No. You can never assume that the compressed data will always be smaller. In fact, if any sequence is compressed by the algorithm, then you are guaranteed that some other sequence is expanded.
You can use zlib's deflate() function to compress as much as it can into your 1K buffer. Do whatever you need to with that result, then continue with another deflate() call writing into that same buffer.
Alternatively you can allocate a buffer big enough for the largest expansion. The deflateBound() or compressBound() functions will tell you how much that is. It's only a small amount more.

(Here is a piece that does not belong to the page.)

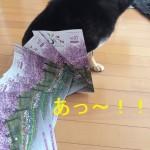 4月20日発行の「うじぶら」に掲載されました!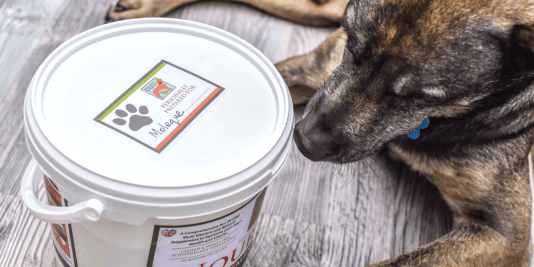 FB Winston & Porter Dog Supplements (1)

As far as I know, a sequence of 128 bytes with values 0, 1, 2, ..., 127 will not be compressed by zLib. Technically, it's possible to intentionally create an HTML page that will break your compression scheme, but with normal innocent HTML data you should be almost perfectly safe.
But almost perfectly is not perfectly. If you already have a buffer of that size, I'd advise to attempt the compression with this buffer, and if it turns out that the buffer is not enough (I suppose zLib has means of indicating that), then allocate a larger buffer or simply store an uncompressed version. And make sure you are writing these cases into some log so you could see if it ever fires :)

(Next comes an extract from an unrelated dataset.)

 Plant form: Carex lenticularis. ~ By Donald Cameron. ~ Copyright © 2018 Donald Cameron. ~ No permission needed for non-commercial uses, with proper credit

This a question specific to the DEFLATE algorithm, but relates to gzip and zlib.
Suppose I have a gzip file that I know has several flush points in the file. Some of which are made with Z_SYNC_FLUSH and other Z_FULL_FLUSH. If I scan through the file, I can find all the flush points because they immediately follow a pattern of 0000ffff.
I know that I can resume decompression at a Z_FULL_FLUSH points because all the information needed to decompress is available (IE: The dictionary is reset). However, if I try to decompress from a Z_SYNC_FLUSH, I usually get a "zlib.error: Error -3 while decompressing: invalid distance too far back" error.
The question is this: If I try to decompress from a Z_SYNC_FLUSH point, am I guaranteed to either:
Properly decompress that block and subsequent blocks
Fail with "distance too far" error
In other words, am I guaranteed that I will never silently decompress with bad data (I'm not talking about the CRC32 check at the end of the gzip, but whether zlib will loudly complain)?
Assumptions:
Assume that I am able to identify flush points perfectly. Let's pretend that I don't mis-identify random bits as the sync marker nor that the pattern so happens to appear in a type 0 block. This is unrealistic, but just assume it's true.
Assume the file is never corrupted and is always a legitimate gzip file.
If a Z_SYNC_FLUSH results in a subsequent stream that does not give a distance-too-far error, then it is, by accident, equivalent to and indistinguishable from a Z_FULL_FLUSH.
I would not expect this to happen very often.